British government adviser says the practice leads to focus on short-term profits while deals that bring long-term growth are neglected

PUBLISHED : Tuesday, 09 April, 2013, 12:00am
UPDATED : Tuesday, 09 April, 2013, 4:40am

A British government-appointed reformer wants to see mandatory quarterly reporting for companies abolished to stop "a culture of short-termism".

Professor John Kay, who was asked to chair the review of British equity markets, has proposed the scrapping of mandatory quarterly reporting.

Mandatory quarterly reporting should be gotten rid of because such a requirement has led executives of companies to focus on producing earnings on a three-month basis
Professor John Kay

"Mandatory quarterly reporting should be gotten rid of because such a requirement has led executives of companies to focus on producing earnings on a three-month basis," Kay told a lunch meeting in Hong Kong hosted by the Chamber of Hong Kong Listed Companies.

He said quarterly reporting, together with the current executive pay structure in the form of bonuses linked to profitability, had led the management to focus excessively on producing short-term profits by making some unnecessary deals while neglecting profit that might bring long-term growth of the companies.

"Company executives should be paid by salary only," Kay said.

If a bonus was paid, it should be in the form of shares that the executives could only sell after their retirement, he said.

He also recommended a change in rules to allow shareholders to vote on executive pay.

Kay said for investors, "the quality of the information is more important than quantity or frequency".

The British government is working with its counterparts in the European Union to study how to implement Kay's proposals.

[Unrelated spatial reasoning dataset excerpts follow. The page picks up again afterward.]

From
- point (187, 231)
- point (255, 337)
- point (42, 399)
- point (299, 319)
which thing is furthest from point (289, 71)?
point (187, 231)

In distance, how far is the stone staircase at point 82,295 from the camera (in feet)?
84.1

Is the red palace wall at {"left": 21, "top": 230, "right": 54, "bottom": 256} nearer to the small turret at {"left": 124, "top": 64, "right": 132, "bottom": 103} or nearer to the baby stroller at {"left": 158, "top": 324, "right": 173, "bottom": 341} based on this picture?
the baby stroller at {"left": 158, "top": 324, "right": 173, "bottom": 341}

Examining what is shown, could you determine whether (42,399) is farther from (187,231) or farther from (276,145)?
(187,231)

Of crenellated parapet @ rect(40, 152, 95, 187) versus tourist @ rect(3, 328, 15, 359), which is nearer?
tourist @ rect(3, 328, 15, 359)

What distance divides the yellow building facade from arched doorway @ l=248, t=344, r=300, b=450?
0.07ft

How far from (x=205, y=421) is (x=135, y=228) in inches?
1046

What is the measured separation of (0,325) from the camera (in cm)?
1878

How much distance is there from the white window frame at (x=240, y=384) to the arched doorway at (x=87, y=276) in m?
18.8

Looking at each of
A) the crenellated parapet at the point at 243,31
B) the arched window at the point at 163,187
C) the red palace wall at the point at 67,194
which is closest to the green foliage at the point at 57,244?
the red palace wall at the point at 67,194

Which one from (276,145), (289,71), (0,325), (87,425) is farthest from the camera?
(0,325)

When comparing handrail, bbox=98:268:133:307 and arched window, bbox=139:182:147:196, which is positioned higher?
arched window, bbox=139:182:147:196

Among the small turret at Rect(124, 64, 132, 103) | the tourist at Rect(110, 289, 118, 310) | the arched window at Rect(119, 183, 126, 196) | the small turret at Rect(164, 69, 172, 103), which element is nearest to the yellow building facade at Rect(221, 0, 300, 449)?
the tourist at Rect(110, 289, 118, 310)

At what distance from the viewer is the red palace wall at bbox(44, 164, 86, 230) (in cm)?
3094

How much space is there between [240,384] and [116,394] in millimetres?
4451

Mandatory quarterly reporting, a requirement widely imposed in the United States, Singapore, mainland China and many European countries, has long been seen as good corporate governance practice because it gives frequent financial updates to investors.

Britain's quarterly reporting works differently as it allows companies to give only management updates and not figures in the first and third quarters between announcement of half-year and annual results.

In Hong Kong, main-board companies only report results every six months. The city is also among the few advanced markets not to have any format of quarterly reporting.

The stock exchange has gone through two rounds of consultations on quarterly reporting in the past 10 years but failed to introduce the rules as many companies fear it would add costs and lead them to chase short-term profits.

Patrick Rozario, a director and head of risk advisory services at accounting firm BDO, however, said quarterly reporting would be useful for investors.

"Some companies do not have many announcements between their interim and annual results. It would be important for investors to have more frequent updated information to decide if they want to invest in the companies," Rozario said.